[Input for this task]
════════

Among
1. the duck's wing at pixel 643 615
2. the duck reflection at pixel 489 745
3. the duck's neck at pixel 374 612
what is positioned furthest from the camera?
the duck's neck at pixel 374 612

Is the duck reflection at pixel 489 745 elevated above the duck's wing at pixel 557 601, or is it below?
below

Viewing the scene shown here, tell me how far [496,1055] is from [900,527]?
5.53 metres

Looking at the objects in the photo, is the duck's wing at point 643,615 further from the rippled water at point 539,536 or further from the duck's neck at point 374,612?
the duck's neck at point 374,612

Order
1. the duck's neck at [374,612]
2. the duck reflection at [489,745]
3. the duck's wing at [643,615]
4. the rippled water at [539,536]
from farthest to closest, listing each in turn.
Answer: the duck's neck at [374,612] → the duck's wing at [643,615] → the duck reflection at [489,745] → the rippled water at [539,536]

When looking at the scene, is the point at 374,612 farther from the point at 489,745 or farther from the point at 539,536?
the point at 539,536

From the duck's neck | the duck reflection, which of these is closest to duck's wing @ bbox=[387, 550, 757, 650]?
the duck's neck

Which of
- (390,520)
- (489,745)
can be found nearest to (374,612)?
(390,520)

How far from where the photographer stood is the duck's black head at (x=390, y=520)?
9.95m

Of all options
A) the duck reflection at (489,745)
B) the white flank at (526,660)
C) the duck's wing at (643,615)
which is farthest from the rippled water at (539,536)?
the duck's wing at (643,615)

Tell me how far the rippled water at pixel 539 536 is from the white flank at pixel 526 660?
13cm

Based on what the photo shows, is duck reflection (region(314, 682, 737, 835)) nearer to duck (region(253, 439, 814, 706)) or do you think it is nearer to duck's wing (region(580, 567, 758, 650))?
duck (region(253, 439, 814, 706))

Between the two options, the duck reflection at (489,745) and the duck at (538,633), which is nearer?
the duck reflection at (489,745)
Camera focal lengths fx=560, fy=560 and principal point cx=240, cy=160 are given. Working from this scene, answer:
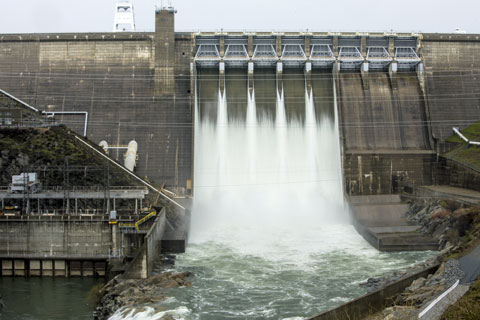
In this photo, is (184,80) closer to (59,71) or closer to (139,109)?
(139,109)

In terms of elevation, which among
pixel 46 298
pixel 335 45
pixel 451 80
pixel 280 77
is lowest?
pixel 46 298

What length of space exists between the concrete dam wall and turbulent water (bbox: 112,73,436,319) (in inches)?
33.3

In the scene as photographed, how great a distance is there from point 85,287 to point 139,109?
15908mm

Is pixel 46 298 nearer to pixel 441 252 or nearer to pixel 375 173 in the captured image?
pixel 441 252

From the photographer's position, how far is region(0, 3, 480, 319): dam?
3388 cm

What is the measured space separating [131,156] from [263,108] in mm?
9107

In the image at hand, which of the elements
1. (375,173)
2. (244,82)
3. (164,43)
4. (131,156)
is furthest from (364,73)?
(131,156)

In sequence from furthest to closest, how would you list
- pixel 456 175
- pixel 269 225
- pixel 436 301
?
pixel 456 175
pixel 269 225
pixel 436 301

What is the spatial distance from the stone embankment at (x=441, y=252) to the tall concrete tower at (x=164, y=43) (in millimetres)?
17591

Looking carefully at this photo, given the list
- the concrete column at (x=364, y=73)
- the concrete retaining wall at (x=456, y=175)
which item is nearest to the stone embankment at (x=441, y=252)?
the concrete retaining wall at (x=456, y=175)

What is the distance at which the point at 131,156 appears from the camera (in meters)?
33.4

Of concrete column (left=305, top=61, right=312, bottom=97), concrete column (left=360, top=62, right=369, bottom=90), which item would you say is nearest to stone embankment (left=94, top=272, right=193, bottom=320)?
concrete column (left=305, top=61, right=312, bottom=97)

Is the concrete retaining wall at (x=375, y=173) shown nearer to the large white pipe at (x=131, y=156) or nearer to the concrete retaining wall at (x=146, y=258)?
the large white pipe at (x=131, y=156)

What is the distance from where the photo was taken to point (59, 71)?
3712 centimetres
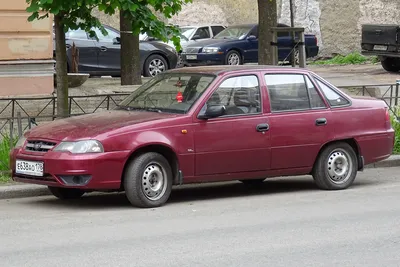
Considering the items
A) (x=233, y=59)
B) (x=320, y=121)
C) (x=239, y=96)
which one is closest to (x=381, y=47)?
(x=233, y=59)

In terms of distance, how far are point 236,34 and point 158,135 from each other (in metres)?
22.9

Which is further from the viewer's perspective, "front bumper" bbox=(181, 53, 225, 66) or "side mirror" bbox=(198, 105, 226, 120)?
"front bumper" bbox=(181, 53, 225, 66)

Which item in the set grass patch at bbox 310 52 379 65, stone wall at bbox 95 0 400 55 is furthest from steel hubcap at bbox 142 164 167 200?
stone wall at bbox 95 0 400 55

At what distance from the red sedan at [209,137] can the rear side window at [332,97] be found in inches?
0.5

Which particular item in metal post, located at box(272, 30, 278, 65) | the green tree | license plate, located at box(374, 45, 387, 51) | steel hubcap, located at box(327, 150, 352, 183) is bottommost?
steel hubcap, located at box(327, 150, 352, 183)

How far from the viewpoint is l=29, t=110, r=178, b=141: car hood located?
10.4m

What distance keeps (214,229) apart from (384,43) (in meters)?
22.0

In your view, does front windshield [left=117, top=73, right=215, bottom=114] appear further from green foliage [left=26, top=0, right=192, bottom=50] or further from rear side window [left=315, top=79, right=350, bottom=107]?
rear side window [left=315, top=79, right=350, bottom=107]

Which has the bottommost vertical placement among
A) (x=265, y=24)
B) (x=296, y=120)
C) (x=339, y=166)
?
(x=339, y=166)

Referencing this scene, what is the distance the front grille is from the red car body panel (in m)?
0.06

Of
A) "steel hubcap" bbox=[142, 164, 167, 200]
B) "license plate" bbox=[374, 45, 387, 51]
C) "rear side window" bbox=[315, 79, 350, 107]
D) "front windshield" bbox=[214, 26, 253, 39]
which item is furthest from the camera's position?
"front windshield" bbox=[214, 26, 253, 39]

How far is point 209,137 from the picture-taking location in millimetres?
10992

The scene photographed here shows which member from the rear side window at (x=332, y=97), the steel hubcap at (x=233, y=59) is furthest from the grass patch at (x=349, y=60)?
the rear side window at (x=332, y=97)

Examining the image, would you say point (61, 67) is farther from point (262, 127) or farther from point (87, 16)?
point (262, 127)
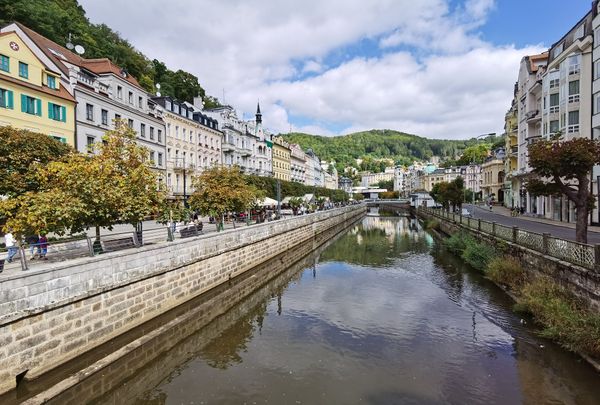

════════

[The request] Filter the entries above down to every line containing the string "farthest", and copy those lines. Case counts.

[Response below]
from farthest to closest, listing each in turn.
which is farthest from the rippled water at (539,536)?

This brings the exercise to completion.